The birth-control pill, once widely viewed as a symbol of free choice, has become a cultural flashpoint. Some have called it an outdated approach to women’s health—in part because it can have real side effects. At the same time, influencers are amplifying misinformation about the pill. Though oral contraception is widely considered a safe and effective way to prevent pregnancy, there’s been a steady drumbeat of women speaking out about negative experiences with the pill and their decision to stop taking it.

“I hadn’t ovulated in 10 years,” singer Lorde told Rolling Stone in an interview this summer where she disclosed she’d stopped using birth control. “And when I ovulated for the first time, I cannot describe to you how crazy it was. One of the best drugs I’ve ever done.” Brazilian pop star Anitta has said it took her more than a year to “clean” her body post-birth control. “Twilight” actress Ashley Greene Khoury has said the side effects she experienced after quitting the pill led her to co-found Hummingway, which sells patches for menstrual cramping relief.

Dr. Suzanne Gilberg, a board-certified OB-GYN who runs a concierge medical practice in Los Angeles, said this conversation has been driven in part by a generation of women who were put on the pill at a young age for a variety of reasons. Later on, when some of them struggled to get pregnant, they took to social media to share their stories.

Dr. Gilberg said the issue is complicated. The pill has helped countless women go about their lives “without the burden of unplanned pregnancies,” she said, but it may have also masked or helped to manage the symptoms of underlying hormonal issues, such as polycystic ovary syndrome, that women have to navigate when they stop taking it.

When Katherine Beard, 28, stopped taking hormonal birth control, acne, bloating and bad moods followed. Doctors suggested she take the prescription medication Accutane to clear her skin and restart birth control.

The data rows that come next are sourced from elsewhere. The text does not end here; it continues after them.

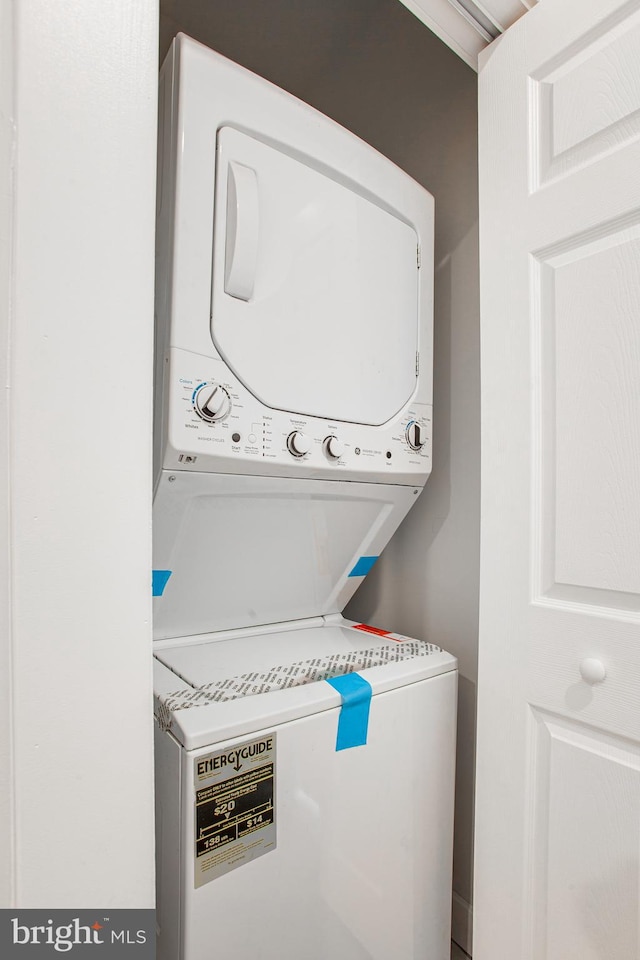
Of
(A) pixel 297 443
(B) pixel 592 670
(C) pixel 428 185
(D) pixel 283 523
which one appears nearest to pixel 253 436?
(A) pixel 297 443

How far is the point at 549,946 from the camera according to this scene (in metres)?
1.00

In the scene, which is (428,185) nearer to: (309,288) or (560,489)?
(309,288)

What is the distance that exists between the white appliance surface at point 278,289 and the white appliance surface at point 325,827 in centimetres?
45

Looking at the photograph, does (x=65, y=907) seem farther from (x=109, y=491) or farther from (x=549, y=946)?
(x=549, y=946)

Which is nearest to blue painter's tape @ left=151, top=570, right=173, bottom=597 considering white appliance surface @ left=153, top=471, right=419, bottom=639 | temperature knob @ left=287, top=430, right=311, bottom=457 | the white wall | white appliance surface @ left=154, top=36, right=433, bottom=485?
white appliance surface @ left=153, top=471, right=419, bottom=639

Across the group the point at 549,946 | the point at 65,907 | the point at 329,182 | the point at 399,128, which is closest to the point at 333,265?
the point at 329,182

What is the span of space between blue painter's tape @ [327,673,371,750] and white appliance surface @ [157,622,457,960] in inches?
0.6

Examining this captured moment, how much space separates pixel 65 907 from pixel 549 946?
2.90ft

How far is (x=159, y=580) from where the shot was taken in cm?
119

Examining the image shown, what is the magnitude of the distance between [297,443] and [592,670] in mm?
670

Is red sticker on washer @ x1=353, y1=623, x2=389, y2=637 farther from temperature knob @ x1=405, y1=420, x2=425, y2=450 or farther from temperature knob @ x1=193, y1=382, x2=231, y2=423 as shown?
temperature knob @ x1=193, y1=382, x2=231, y2=423

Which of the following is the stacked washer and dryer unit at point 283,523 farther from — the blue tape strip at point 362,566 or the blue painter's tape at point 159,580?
the blue tape strip at point 362,566

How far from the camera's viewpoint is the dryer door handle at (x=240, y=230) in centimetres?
105

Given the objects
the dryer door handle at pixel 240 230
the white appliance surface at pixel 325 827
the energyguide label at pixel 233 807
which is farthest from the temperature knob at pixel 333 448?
the energyguide label at pixel 233 807
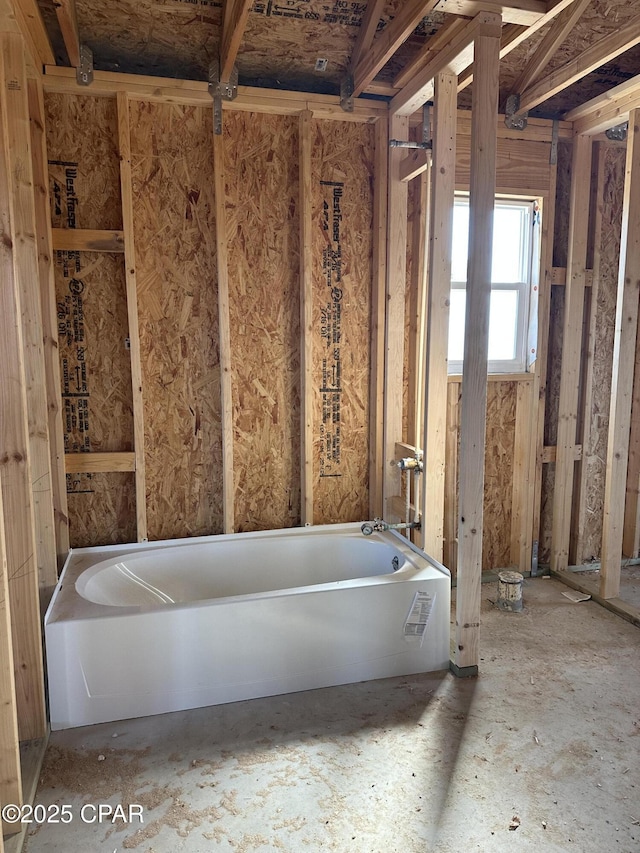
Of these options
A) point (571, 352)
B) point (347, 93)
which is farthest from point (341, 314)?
point (571, 352)

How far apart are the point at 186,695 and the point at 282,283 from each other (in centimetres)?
208

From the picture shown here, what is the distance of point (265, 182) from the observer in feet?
10.4

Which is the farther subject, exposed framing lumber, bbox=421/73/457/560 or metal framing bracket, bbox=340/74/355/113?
metal framing bracket, bbox=340/74/355/113

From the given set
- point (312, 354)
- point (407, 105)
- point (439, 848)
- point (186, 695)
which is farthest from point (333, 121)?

Instead, Beard, an entrepreneur and influencer in Austin, Texas, spent months cutting out sugar and processed food (“honestly, I was already eating pretty healthy but I wasn’t as strict with it”), and finding cleaner alternatives to her skin care, makeup and clothing. “Once I swapped all of that out, my acne was gone,” she said.

On TikTok, Beard has built a following of more than a half a million sharing content about hormone health, including product alternatives.

“As I started getting into that lifestyle, it didn’t really feel right to continue with my clothing brand, which just didn’t align with me anymore,” said Beard.

Her new brand Layere uses organic cotton in all of its clothes. Loungewear is 100% cotton, while activewear contains the minimum amount of spandex (5%) required to achieve stretch.

“I feel like it’s so important to avoid polyester, nylon, any sort of plastic. And also the very harsh chemical dyes that are being used in clothing,” she said. “The more I learned, the more I felt I needed to apply to my own brand so I can help other women, too.”

The ecosystem of businesses and influencers appealing to the hormone health-conscious has swelled in recent years, from longevity clinics offering complicated hormone-related lab tests to startups selling supplements to fitness trainers offering workouts tailored to menstrual cycles . But doctors are wary of anything that promises hormonal balance.

“There is no such thing as balancing your hormones,” Dr. Johnstone said. “When we look at natural and normal hormone fluctuations, there’s no balance. They are not balanced by definition.”